Please list every South African province named in the text on agricultural employment below.

→ **Excerpt**:
# # # # #
South Africa’s agriculture economic data has been encouraging this year. Either one looks at output volumes, export performance or tractor & combine harvester sales, the picture has been positive. But the jobs data for the third quarter does not paint such a uniformly positive picture. Seemingly, the agricultural labour market performance depends on what region of the country one looks at and the specific agriculture subsector that is concentrated in those areas.

For those in field crops and general horticulture, the year has been fairly good, not to suggest that there haven’t been challenges brought by the pandemic. But for the wine industry (and to certain extent livestock, which is struggling with higher feed prices; but this is a discussion for another day), the good harvest that came in just before lock-down has been overshadowed, primarily because of the ban of sales during various periods of the lockdown.

Broadly, South Africa’s primary agricultural employment in the third quarter of the year improved by 1% from the previous quarter to 807 882. This slight quarterly recovery corresponds with the reopening of the economy and certain agricultural commodities during that period. This is important because while the majority of agriculture remained operational since the start of the lockdown period, the sector could not entirely avoid job losses as demand for some products in the sector was somewhat disrupted. When compared to the corresponding period in 2019, employment in this sector was down by 8%.

From a regional perspective, the pain points of the COVID-19 regulations are visible, as I’ve previously stated. The Western and Northern Cape provinces, who are the major producers of wine in South Africa, saw employment fall by 31% and 15% quarter-on-quarter, respectively. This corroborates the concerns that various wine producers expressed during the lockdown period. When viewed on an annual basis, the Western and Northern Cape’s primary agriculture employment fell by 37% and 8%, respectively. In the case of the Western Cape, agricultural employment was at the lowest levels since the last quarter of 2014, at 136 729.

Other provinces of the country experienced an uptick in employment in the third quarter compared to the previous, underpinned by increased activity as more sectors of the economy were progressively opening up. Nevertheless, on an annual basis, the North West and Free State joined the Western and Northern Cape on employment reduction.

From a subsector perspective, it is only the forestry industry that recorded an increase in employment in the third quarter of 2020, compared with the previous year. All other subsectors recorded a decline in employment. Worth noting, however, is that the dynamics from provincial level differ, as evidenced by the Eastern Cape, Gauteng, Mpumalanga and Limpopo where primary agricultural employment increased in the third quarter of this year compared with the same period in 2019.
# # # # #
→ **Extracted records**:
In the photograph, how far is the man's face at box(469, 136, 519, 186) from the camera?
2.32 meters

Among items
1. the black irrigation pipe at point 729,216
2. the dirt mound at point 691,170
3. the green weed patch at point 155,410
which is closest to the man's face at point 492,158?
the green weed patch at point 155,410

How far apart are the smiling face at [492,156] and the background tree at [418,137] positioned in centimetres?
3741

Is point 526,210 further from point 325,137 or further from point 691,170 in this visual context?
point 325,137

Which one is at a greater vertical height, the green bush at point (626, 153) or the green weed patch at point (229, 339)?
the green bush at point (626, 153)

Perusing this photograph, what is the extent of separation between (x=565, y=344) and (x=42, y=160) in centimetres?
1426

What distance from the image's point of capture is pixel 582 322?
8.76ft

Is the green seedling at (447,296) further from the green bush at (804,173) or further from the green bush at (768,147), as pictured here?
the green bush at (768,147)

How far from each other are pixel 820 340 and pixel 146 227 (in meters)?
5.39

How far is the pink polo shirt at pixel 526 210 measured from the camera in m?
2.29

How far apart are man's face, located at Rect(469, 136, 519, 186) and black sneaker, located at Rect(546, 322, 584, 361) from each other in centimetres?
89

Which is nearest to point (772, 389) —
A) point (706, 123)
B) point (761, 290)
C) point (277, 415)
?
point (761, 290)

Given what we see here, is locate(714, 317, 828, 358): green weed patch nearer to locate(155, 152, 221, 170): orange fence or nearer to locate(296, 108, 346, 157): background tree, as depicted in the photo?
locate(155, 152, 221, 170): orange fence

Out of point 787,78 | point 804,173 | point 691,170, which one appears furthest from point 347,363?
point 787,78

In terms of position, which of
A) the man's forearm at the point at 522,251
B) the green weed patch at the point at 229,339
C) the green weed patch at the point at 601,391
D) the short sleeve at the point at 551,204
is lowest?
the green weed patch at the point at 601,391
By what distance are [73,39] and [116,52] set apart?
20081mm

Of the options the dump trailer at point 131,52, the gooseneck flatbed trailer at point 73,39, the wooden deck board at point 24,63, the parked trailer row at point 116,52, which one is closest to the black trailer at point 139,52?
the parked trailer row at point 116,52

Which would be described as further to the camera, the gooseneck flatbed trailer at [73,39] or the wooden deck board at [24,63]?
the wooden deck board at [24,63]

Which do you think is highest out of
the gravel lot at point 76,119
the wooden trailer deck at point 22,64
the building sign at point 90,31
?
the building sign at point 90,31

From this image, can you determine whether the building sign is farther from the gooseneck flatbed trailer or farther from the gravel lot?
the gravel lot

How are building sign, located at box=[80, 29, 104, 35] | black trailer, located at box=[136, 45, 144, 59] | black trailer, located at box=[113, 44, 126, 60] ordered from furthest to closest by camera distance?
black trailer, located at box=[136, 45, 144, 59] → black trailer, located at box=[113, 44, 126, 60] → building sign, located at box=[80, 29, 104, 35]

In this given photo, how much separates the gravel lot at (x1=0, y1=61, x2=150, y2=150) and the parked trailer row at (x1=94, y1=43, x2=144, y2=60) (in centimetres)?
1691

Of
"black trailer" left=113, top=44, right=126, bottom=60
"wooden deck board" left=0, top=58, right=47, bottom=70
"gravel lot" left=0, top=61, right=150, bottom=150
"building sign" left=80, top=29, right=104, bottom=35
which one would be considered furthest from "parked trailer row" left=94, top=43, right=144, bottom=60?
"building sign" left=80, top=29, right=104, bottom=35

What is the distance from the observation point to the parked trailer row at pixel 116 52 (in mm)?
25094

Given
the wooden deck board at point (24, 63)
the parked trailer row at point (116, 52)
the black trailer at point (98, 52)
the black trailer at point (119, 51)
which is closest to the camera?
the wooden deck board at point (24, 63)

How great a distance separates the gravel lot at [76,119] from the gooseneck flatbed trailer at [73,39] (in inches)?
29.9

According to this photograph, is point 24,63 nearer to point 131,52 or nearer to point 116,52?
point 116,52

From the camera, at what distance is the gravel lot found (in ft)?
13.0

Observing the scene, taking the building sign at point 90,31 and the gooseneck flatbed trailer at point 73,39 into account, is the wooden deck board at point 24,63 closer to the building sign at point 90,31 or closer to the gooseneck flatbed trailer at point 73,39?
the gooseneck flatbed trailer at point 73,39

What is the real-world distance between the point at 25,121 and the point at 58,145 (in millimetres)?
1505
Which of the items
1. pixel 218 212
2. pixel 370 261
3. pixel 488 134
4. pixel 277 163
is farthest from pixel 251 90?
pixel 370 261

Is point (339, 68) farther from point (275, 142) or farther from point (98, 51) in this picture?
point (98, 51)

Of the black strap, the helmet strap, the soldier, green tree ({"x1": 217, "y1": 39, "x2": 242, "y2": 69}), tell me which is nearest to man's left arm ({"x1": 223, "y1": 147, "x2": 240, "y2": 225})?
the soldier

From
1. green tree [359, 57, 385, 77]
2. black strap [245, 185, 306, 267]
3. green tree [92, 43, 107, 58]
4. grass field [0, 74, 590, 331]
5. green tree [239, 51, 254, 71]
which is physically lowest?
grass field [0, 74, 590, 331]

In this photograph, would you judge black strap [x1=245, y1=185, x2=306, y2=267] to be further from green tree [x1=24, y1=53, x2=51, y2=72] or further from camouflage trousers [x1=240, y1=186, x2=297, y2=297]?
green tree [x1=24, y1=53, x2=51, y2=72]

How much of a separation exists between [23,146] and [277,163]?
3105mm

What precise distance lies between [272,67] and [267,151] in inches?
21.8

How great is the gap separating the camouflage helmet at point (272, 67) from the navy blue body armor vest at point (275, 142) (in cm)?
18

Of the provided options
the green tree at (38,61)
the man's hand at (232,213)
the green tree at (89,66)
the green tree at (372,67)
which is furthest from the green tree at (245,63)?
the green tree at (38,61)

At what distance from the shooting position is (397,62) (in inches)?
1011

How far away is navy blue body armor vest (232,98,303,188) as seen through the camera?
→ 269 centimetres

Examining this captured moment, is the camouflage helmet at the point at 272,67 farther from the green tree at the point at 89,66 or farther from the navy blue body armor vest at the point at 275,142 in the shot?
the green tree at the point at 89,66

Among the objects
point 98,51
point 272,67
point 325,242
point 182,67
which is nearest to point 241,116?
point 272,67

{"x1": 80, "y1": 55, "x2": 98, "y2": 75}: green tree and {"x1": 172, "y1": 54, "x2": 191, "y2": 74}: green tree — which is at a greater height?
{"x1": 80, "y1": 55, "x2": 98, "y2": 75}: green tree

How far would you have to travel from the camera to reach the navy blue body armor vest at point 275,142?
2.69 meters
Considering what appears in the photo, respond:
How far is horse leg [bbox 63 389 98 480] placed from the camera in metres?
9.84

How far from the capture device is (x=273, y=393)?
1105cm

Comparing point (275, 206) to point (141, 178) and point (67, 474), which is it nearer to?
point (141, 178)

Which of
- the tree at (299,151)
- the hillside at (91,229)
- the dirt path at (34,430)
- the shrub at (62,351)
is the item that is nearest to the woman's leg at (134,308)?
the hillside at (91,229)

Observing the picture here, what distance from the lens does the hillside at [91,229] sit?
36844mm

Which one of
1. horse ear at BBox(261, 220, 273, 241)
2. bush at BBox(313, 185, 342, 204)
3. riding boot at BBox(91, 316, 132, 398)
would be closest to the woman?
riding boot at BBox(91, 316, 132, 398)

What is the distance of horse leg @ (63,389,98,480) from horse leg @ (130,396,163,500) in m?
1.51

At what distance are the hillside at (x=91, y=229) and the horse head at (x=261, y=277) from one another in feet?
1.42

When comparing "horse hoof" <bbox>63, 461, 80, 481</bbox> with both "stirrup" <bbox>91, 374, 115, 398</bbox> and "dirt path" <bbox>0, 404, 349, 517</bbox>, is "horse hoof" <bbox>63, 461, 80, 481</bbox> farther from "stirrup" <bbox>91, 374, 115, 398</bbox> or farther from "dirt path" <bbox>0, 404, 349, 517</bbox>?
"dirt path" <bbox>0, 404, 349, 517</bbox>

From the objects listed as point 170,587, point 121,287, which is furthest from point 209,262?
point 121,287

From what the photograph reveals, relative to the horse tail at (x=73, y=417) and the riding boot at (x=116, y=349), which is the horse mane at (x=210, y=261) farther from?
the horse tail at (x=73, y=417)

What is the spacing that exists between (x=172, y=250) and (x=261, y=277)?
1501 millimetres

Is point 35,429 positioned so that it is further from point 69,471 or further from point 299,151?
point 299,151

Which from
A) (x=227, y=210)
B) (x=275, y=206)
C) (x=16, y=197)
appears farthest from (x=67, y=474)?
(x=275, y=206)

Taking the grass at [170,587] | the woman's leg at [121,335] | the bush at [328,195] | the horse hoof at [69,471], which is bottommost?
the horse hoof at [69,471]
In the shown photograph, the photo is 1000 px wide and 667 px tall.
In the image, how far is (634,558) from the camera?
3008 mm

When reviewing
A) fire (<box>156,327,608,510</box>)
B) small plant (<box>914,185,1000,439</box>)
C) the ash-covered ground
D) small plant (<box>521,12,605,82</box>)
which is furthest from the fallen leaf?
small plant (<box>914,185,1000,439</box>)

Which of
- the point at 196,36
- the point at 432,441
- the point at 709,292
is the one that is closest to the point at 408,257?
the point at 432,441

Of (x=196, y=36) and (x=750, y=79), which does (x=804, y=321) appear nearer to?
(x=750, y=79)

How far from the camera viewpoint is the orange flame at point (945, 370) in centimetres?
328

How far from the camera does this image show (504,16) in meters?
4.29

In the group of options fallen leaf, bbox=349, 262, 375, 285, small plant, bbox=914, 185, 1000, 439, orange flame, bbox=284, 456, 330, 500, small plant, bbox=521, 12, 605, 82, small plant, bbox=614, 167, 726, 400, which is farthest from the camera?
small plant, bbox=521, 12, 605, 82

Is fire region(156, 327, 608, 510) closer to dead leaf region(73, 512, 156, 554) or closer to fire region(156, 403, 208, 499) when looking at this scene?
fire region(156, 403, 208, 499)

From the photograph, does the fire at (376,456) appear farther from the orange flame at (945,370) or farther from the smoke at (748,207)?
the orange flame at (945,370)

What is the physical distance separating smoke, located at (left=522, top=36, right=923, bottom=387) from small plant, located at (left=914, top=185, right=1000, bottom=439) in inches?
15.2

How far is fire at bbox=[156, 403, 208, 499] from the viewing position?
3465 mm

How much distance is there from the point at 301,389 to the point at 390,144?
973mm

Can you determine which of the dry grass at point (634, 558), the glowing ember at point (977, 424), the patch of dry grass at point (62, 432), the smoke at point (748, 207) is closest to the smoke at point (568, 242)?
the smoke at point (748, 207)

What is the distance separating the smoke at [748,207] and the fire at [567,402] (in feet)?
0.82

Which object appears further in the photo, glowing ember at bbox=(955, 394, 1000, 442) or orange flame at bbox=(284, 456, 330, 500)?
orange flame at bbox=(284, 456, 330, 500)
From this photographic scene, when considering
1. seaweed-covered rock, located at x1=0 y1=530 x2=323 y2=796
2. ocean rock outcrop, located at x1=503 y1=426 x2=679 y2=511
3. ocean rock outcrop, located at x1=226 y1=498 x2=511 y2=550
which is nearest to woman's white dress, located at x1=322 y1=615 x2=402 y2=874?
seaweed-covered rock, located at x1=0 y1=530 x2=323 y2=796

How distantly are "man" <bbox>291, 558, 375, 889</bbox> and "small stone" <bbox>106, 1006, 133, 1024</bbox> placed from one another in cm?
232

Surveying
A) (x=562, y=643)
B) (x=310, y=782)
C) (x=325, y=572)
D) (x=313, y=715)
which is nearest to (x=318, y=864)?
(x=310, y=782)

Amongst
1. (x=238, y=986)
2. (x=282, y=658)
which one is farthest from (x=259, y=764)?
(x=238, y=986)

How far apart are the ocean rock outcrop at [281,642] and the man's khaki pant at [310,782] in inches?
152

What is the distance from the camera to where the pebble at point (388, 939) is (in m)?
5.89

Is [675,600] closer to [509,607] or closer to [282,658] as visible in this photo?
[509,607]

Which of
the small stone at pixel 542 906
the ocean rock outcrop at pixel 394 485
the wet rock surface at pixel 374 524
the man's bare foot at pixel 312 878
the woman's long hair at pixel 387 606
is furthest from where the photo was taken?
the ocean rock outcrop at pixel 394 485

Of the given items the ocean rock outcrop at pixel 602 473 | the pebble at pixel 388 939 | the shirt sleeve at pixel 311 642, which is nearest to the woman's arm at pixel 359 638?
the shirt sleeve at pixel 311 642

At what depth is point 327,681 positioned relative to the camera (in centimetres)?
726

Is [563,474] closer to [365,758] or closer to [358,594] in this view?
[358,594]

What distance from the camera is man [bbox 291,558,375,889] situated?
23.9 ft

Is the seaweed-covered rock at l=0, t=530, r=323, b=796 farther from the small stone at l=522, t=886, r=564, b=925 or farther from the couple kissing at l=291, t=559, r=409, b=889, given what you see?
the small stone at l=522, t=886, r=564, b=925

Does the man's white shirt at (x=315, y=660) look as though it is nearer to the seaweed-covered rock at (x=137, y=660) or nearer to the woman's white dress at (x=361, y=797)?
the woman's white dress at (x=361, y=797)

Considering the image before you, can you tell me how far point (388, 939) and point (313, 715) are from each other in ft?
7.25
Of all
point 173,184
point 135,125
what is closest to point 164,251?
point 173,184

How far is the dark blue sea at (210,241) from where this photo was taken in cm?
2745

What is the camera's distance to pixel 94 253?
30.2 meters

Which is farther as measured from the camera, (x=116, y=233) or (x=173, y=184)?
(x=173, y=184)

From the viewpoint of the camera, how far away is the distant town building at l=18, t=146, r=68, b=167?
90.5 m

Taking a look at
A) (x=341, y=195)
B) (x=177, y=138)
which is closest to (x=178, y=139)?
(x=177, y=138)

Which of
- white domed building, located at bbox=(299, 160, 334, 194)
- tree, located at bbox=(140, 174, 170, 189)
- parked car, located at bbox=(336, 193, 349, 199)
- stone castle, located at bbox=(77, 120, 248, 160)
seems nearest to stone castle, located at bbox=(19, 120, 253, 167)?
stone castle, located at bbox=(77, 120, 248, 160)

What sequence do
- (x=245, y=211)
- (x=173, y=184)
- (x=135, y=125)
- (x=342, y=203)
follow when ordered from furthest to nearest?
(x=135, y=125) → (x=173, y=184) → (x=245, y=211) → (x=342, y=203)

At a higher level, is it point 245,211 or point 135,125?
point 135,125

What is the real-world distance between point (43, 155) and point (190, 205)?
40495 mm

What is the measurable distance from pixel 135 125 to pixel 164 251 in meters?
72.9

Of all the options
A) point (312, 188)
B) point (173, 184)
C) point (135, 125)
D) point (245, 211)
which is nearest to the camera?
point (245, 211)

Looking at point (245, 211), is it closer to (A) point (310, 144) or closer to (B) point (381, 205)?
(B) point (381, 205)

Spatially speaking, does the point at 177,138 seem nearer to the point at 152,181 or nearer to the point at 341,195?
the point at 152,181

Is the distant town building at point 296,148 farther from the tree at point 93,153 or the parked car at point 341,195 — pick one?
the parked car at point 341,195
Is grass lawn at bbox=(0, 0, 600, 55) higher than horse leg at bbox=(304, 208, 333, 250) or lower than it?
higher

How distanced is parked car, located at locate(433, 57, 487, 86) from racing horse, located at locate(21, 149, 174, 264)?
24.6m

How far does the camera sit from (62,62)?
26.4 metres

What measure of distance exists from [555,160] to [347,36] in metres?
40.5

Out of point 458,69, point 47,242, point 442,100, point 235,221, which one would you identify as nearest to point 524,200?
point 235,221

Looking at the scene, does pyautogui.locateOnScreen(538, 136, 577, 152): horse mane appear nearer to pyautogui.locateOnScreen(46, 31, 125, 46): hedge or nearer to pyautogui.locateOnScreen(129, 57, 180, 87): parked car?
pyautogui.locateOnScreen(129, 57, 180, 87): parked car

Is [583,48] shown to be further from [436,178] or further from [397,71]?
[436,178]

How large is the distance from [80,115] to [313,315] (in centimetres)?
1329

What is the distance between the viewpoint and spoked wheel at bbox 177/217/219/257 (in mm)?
# # # # #
→ **Final answer**: Western Cape, Northern Cape, North West, Free State, Eastern Cape, Gauteng, Mpumalanga, Limpopo